I discussed this with someone on IRC a while ago. A shame I don't remember who it was.

It is not useful to have a new comment for every reroll.
Instead, if we would internally treat a patch as if it was a git pull request, our life becomes so much easier.

Work flow

  1. Person uploads a patch.
    drupal.org checks out the most recent commit from 8.x in "detached head", applies + commits the patch, creates a tag based on the issue nid and comment id and possibly the filename.
    If the patch does not apply a comment is posted immediately.
    Testbot runs tests on the tag.
    Test result shows up on the issue comment.
  2. Several new commits go into to 8.x.
  3. Automatic reroll time.
    drupal.org checks out the most recent commit from 8.x in "detached head", and merges the tag.
    If the merge fails and this would change the issue status, a comment will be posted.
    If the merge is successful, testbot runs tests on the tag.
    Test result shows up on the issue comment.
    If the test fails and this would change the issue status, testbot will post a new comment (same as now).

Issue comment display

Unlike now, the patch in the issue comment will have a field formatter which provides two download links:

  1. The original patch file.
  2. A download link to a dynamically generated patch file, where the tag is merged with the latest commit from 8.x - if applicable.
  3. (optionally, we could also provide the git tag for checkout somewhere)
donquixote’s picture

#7 could even be extended with some git bisect magic.
A cheap version of that would only bisect to identify the first commit to 8.x where a merge failed.
A more expensive version would bisect to find the first commit to 8.x where the test fails. This would be quite expensive on the testbot so we should only do this some day in the future.

donquixote’s picture

Another question is whether we have one big repository where we create all the tags for patches in issue comments, or if we should rather have e.g. one repository per issue. So locally you no longer need to download patches. Instead, you can clone the issue repository and merge a tag representing a patch.

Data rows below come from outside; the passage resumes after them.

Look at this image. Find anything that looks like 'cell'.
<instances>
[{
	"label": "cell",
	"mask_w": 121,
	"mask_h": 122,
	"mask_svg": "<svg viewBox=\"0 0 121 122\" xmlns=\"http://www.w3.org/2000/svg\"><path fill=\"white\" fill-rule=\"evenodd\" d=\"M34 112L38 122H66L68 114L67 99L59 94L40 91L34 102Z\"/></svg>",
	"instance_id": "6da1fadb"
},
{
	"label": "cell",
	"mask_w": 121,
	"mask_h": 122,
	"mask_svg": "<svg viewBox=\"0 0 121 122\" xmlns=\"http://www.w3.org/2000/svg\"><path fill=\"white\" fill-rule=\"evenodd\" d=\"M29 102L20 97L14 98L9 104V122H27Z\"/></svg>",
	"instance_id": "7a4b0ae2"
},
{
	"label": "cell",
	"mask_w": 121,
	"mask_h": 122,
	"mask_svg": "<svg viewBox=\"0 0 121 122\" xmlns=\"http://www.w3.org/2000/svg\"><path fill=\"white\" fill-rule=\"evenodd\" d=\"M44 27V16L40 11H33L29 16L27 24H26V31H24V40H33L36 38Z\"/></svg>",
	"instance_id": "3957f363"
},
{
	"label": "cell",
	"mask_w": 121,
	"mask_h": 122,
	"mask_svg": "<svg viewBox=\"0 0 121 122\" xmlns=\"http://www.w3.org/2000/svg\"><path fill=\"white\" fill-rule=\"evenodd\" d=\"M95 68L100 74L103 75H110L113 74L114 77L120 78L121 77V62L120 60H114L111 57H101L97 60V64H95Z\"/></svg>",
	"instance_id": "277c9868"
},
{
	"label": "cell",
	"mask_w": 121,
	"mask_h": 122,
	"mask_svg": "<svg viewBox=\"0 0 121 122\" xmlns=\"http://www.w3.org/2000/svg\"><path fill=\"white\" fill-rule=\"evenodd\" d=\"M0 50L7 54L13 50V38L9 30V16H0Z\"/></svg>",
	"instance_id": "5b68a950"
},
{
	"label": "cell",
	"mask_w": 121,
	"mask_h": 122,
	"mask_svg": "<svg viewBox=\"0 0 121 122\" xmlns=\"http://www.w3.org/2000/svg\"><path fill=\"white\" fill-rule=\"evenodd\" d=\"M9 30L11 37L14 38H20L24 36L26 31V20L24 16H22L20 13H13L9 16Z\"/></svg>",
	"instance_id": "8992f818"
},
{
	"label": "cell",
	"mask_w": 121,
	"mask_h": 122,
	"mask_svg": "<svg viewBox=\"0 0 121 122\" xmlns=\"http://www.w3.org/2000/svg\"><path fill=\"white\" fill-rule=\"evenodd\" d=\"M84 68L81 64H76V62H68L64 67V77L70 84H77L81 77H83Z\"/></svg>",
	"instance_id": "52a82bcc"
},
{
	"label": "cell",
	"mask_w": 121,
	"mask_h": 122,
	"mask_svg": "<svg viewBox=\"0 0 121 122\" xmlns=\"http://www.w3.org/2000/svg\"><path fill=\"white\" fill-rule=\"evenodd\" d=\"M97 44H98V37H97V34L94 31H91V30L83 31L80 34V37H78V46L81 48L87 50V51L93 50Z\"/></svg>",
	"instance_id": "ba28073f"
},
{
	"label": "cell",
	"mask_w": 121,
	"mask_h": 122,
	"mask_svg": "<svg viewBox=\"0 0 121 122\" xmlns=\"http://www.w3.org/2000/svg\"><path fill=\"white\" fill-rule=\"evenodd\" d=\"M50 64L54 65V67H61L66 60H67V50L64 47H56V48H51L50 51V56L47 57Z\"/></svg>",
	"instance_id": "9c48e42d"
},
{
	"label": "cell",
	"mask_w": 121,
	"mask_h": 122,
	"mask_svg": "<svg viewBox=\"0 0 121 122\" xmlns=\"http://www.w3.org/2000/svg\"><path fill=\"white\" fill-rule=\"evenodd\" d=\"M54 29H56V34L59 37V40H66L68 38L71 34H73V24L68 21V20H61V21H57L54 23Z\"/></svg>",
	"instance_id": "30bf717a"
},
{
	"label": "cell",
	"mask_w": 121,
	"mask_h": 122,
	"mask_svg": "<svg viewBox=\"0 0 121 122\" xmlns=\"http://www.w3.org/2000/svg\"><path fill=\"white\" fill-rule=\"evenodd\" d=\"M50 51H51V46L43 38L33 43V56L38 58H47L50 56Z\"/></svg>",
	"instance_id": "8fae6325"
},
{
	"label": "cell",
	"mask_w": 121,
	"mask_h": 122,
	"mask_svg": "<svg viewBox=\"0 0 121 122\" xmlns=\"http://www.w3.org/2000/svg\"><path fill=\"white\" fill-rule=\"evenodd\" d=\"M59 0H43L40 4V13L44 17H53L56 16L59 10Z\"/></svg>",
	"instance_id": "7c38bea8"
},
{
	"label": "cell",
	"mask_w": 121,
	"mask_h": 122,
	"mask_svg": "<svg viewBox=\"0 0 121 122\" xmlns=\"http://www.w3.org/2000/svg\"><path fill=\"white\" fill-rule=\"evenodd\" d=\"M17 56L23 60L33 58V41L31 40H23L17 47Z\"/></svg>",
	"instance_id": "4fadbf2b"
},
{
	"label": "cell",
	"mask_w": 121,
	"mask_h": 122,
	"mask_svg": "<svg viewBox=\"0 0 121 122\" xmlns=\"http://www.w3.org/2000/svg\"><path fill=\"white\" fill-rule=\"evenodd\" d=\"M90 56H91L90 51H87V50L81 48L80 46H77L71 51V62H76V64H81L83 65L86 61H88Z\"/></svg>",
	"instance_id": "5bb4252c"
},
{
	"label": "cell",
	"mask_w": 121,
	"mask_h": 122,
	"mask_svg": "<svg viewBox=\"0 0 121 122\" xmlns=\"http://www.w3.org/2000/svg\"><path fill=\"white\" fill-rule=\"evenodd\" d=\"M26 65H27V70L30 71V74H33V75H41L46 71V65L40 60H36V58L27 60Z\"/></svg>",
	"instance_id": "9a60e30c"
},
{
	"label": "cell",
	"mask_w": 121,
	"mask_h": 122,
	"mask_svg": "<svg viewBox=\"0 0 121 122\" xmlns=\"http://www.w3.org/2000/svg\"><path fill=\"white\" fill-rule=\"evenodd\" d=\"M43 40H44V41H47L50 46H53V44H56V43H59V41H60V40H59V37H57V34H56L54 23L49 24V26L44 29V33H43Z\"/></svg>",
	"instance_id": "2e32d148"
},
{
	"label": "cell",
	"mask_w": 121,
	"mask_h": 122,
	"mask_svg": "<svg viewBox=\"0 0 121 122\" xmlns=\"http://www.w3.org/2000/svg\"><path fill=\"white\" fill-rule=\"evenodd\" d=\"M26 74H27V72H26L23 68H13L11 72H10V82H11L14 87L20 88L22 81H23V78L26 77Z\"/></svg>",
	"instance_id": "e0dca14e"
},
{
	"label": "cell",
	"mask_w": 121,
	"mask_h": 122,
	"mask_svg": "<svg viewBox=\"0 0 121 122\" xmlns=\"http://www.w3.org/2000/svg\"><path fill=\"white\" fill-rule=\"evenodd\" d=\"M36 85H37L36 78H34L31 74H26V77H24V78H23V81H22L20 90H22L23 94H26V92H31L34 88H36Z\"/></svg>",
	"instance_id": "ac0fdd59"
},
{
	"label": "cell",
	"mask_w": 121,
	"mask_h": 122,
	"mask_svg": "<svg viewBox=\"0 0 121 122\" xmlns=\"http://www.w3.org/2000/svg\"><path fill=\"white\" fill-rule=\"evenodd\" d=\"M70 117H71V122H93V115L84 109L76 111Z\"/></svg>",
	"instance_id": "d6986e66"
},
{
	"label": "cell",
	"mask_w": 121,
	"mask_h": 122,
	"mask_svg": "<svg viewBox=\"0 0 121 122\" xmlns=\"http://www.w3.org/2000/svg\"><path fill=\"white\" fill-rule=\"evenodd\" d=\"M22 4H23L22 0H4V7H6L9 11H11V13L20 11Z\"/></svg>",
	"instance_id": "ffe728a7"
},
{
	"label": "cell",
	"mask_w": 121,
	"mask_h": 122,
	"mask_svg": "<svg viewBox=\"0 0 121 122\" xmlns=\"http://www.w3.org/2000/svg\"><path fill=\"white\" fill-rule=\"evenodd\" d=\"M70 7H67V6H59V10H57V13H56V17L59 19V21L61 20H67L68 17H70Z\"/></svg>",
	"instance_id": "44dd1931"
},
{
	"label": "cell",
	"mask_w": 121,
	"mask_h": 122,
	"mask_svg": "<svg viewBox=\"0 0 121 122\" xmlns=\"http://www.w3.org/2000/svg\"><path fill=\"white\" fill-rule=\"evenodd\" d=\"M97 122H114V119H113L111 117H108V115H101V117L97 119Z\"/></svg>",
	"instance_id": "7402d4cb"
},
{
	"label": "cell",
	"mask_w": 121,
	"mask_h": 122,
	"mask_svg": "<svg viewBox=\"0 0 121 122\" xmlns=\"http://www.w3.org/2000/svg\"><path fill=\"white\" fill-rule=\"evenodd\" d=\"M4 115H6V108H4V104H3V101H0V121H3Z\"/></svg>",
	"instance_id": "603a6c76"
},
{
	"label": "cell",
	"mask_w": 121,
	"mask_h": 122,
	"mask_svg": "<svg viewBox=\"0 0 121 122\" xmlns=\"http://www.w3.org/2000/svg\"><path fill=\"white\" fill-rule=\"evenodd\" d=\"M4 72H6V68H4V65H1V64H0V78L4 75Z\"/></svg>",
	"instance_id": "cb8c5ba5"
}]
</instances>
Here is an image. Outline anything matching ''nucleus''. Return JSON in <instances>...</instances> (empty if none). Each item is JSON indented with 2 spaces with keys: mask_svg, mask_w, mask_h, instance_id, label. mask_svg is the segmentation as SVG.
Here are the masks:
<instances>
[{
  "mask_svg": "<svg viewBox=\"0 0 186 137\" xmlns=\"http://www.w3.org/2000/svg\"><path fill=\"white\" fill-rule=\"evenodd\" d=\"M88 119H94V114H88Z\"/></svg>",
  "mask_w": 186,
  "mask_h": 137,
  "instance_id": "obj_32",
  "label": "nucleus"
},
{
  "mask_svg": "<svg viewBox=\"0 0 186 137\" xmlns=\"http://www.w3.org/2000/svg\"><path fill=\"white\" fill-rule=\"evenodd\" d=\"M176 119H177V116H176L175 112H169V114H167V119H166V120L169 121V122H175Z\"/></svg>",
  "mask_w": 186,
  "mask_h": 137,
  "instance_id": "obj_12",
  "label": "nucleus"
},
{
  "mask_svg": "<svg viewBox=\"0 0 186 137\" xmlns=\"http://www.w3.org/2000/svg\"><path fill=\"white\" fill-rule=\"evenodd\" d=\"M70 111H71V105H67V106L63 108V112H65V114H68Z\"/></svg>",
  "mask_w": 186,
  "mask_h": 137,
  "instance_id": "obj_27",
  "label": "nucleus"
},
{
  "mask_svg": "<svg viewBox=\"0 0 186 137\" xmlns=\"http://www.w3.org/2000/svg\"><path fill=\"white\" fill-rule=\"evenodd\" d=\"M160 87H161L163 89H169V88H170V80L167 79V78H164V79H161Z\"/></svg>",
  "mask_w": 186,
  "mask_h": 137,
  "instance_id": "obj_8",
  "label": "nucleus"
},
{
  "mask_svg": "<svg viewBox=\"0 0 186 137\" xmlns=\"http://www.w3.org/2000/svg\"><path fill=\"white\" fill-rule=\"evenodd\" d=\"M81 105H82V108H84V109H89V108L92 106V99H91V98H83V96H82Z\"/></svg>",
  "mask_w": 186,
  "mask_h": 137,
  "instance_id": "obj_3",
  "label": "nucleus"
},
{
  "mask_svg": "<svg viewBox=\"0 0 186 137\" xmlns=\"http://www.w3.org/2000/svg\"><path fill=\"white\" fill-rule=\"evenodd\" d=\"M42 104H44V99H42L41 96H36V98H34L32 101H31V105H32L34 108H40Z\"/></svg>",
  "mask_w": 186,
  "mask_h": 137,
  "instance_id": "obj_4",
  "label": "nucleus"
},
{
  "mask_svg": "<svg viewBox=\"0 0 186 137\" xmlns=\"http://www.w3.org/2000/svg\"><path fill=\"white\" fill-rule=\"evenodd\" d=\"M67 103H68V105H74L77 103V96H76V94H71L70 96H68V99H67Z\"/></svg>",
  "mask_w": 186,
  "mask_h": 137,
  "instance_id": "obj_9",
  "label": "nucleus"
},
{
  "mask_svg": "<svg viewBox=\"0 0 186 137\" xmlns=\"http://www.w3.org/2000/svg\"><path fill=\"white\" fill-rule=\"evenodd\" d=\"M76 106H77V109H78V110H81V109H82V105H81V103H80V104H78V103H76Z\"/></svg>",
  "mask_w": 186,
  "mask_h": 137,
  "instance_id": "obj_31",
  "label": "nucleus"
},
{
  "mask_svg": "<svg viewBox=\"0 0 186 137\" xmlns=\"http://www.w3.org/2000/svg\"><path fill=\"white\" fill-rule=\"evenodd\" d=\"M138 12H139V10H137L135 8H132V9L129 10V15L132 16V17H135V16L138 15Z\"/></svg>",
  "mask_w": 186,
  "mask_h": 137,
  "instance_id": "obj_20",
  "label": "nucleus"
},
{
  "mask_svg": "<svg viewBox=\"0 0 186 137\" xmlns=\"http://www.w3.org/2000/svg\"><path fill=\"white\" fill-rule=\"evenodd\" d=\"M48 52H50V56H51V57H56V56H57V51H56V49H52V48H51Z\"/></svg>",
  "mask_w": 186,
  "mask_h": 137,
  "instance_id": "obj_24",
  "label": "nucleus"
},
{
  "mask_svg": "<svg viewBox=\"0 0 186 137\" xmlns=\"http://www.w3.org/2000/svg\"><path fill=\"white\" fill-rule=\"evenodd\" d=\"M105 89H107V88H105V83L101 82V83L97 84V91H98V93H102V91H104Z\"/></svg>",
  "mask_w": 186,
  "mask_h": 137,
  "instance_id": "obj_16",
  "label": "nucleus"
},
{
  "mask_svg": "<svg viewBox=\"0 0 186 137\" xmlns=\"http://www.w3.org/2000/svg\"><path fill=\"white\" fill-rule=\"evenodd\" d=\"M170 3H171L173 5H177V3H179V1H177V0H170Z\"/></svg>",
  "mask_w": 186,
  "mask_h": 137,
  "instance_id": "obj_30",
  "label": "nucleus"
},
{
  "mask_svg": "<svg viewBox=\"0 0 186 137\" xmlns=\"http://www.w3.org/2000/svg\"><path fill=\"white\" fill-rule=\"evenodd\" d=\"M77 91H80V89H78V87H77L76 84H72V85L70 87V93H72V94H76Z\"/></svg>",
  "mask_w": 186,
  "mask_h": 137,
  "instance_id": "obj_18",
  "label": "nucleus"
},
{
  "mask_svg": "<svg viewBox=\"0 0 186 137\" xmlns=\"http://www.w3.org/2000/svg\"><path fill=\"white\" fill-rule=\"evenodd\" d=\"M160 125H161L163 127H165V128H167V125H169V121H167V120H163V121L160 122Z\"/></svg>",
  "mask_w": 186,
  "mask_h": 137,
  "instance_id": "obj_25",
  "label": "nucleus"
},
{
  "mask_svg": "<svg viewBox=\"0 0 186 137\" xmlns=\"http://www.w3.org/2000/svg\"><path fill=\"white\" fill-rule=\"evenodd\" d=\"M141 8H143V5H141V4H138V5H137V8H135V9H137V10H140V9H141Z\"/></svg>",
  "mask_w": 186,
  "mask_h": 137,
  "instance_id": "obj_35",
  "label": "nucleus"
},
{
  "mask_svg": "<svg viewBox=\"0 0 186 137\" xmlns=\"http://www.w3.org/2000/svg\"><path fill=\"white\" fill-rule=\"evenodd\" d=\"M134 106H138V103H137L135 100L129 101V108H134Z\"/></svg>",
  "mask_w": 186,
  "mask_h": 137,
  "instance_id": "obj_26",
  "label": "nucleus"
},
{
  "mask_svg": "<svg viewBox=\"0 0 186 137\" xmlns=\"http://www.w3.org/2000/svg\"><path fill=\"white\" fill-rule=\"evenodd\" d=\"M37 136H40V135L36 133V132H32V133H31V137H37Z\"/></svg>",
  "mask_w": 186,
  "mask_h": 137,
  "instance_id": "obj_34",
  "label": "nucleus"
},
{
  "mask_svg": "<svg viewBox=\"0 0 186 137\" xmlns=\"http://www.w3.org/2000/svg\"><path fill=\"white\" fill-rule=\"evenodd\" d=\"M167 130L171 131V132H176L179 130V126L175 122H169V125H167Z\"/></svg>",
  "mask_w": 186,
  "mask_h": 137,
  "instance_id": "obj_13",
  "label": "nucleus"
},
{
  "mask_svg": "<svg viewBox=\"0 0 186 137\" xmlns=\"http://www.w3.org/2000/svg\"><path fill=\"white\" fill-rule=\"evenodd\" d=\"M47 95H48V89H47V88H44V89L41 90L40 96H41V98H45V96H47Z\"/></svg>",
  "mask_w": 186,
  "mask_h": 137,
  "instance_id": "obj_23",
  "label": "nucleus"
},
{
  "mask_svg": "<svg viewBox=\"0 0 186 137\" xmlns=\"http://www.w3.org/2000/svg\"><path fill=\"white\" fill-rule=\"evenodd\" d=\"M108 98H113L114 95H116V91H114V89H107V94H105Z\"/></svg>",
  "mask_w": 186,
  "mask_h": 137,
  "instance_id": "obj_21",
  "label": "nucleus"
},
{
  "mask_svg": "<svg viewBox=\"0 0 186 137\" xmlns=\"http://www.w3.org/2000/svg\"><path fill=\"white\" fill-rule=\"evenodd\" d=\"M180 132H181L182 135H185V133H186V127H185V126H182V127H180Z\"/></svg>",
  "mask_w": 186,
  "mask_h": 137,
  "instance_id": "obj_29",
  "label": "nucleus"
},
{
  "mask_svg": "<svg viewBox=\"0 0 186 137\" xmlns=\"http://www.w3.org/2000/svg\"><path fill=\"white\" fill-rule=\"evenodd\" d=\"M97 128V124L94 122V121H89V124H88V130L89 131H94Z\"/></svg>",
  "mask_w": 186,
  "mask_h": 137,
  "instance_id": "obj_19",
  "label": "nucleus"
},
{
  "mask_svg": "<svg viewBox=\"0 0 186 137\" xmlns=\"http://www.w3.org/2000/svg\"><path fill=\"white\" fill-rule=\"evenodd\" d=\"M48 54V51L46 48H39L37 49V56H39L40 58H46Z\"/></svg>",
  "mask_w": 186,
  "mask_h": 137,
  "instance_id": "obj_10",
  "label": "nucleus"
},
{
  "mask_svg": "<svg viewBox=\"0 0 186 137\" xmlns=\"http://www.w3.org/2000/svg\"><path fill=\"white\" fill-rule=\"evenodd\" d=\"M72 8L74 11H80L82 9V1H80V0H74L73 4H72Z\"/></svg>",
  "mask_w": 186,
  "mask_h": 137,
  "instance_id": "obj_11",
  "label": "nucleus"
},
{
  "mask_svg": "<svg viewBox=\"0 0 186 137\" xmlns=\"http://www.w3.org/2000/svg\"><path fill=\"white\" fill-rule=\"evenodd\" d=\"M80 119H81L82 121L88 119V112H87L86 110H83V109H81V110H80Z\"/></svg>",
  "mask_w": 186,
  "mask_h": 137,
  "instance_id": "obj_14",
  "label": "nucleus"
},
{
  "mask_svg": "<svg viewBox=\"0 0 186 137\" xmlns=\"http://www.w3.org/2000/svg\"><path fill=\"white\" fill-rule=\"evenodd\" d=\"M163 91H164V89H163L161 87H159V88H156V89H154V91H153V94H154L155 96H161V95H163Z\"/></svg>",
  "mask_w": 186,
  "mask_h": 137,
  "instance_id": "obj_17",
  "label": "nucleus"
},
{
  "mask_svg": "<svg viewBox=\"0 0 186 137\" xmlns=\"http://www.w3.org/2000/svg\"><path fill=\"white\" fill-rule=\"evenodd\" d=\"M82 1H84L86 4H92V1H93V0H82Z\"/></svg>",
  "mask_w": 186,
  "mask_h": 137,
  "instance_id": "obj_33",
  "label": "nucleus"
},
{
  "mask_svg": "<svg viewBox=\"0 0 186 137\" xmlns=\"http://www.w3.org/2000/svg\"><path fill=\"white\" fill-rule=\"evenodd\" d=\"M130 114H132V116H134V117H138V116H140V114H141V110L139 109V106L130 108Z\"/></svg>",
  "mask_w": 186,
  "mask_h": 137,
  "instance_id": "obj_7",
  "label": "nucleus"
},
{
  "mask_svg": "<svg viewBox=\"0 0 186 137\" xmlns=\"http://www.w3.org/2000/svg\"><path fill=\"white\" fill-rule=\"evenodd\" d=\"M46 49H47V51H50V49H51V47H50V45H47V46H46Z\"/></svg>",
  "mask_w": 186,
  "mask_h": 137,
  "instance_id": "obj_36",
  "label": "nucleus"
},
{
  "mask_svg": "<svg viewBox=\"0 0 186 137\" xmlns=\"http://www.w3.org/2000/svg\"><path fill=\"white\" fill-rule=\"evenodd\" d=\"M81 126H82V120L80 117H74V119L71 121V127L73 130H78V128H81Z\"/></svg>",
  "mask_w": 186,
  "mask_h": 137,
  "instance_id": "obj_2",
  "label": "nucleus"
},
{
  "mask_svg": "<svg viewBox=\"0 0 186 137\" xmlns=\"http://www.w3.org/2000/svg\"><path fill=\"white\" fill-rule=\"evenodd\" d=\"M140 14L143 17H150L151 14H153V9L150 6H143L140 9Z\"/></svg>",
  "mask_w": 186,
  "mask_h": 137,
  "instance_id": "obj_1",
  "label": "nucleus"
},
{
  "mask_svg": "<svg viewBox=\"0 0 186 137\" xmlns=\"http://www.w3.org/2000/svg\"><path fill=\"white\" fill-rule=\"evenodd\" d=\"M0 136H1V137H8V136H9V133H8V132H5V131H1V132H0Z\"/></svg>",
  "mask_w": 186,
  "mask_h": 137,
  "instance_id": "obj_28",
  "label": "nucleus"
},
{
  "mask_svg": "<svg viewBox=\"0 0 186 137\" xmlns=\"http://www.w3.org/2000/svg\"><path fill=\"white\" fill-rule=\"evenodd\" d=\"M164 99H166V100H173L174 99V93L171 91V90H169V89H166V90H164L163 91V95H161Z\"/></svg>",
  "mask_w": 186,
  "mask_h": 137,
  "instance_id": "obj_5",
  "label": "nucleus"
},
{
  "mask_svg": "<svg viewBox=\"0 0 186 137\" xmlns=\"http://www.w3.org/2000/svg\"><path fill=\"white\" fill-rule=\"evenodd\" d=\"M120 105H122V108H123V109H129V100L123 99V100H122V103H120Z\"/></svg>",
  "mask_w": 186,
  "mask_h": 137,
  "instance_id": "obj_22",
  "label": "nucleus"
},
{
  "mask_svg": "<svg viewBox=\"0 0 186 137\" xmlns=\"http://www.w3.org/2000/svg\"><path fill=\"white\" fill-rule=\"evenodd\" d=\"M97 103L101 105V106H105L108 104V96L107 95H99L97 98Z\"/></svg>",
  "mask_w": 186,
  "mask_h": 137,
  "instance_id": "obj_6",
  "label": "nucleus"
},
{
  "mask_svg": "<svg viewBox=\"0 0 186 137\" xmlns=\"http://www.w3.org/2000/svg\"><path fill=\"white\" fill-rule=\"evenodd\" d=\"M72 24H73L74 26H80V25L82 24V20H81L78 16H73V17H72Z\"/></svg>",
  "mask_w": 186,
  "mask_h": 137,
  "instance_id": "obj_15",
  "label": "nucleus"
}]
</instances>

git clone http://git.drupal.org/project-issue/drupal/issue-2252787.git
cd drupal
git fetch origin
git checkout 8.x
# create a local development branch, starting from 8.x
git checkout -b localdev
# show all tags, each representing a patch (or a release tag)
git tag
# merge a specific tag from a patch in issue comment #2252787-9
git merge 2252787-9-playing-with-bisect
isntall’s picture

Project: Drupal.org Testbots » DrupalCI: Drupal.org Integration (Modernizing Testbot Initiative)
catch’s picture

drumm’s picture

Status: Active » Closed (won't fix)

Now that we have merge requests, GitLab keeps track of whether they are mergeable. We should not be building any bespoke tooling around patches.